| Directions |
Duplicate each of the rows below verbatim, keeping every line unchanged.

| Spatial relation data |

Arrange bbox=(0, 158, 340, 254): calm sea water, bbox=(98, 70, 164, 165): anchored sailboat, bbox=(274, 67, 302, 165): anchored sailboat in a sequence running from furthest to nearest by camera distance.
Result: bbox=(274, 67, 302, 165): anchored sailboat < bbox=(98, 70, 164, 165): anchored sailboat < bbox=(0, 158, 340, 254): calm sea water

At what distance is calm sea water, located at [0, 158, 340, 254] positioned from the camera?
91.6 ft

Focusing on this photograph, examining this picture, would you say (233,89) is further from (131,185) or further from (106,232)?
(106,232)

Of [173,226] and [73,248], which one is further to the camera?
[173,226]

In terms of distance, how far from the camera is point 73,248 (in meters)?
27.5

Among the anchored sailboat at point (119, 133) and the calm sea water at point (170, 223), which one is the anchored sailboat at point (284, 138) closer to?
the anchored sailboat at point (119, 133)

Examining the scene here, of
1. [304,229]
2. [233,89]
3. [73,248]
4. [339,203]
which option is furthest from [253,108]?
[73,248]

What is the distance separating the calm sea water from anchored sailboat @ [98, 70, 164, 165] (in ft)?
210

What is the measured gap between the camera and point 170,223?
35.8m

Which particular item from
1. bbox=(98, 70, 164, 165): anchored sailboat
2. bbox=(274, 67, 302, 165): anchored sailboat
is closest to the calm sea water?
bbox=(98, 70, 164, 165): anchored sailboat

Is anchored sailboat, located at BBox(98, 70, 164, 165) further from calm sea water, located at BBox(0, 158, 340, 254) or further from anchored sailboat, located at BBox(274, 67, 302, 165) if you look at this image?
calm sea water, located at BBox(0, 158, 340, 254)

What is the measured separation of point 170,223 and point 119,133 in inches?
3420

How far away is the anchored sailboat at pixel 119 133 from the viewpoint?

| The output |
Arrange bbox=(0, 158, 340, 254): calm sea water, bbox=(98, 70, 164, 165): anchored sailboat, bbox=(274, 67, 302, 165): anchored sailboat in a sequence running from furthest to nearest by camera distance.
Result: bbox=(274, 67, 302, 165): anchored sailboat < bbox=(98, 70, 164, 165): anchored sailboat < bbox=(0, 158, 340, 254): calm sea water

At what distance is calm sea water, located at [0, 158, 340, 254] positioned from the camera?
91.6 ft

Focusing on this photograph, examining this picture, would you say (233,89) is further from (131,185) or further from (106,232)?
(106,232)

Of [173,226] and [73,248], which one is further to the camera?
[173,226]

In terms of distance, how far from the camera is point 73,248 (in meters)?
27.5

Among the anchored sailboat at point (119, 133) and the calm sea water at point (170, 223), which one is the anchored sailboat at point (284, 138) closer to?
the anchored sailboat at point (119, 133)

Examining the scene here, of
1. [304,229]
2. [233,89]
3. [73,248]
4. [339,203]
which option is furthest from [253,108]?
[73,248]

What is the distance separating the calm sea water from anchored sailboat @ [98, 70, 164, 165] (in ft)?
210

What is the measured gap between the camera and point 170,223?
35.8m

Which particular item from
1. bbox=(98, 70, 164, 165): anchored sailboat
2. bbox=(274, 67, 302, 165): anchored sailboat
is closest to the calm sea water?
bbox=(98, 70, 164, 165): anchored sailboat

Is anchored sailboat, located at BBox(98, 70, 164, 165) further from calm sea water, located at BBox(0, 158, 340, 254) or further from anchored sailboat, located at BBox(274, 67, 302, 165) if you look at this image?
calm sea water, located at BBox(0, 158, 340, 254)

What is the measured separation of point 170,223 and point 119,133 in inches?
3420

How far away is the anchored sailboat at pixel 119 133 from the viewpoint?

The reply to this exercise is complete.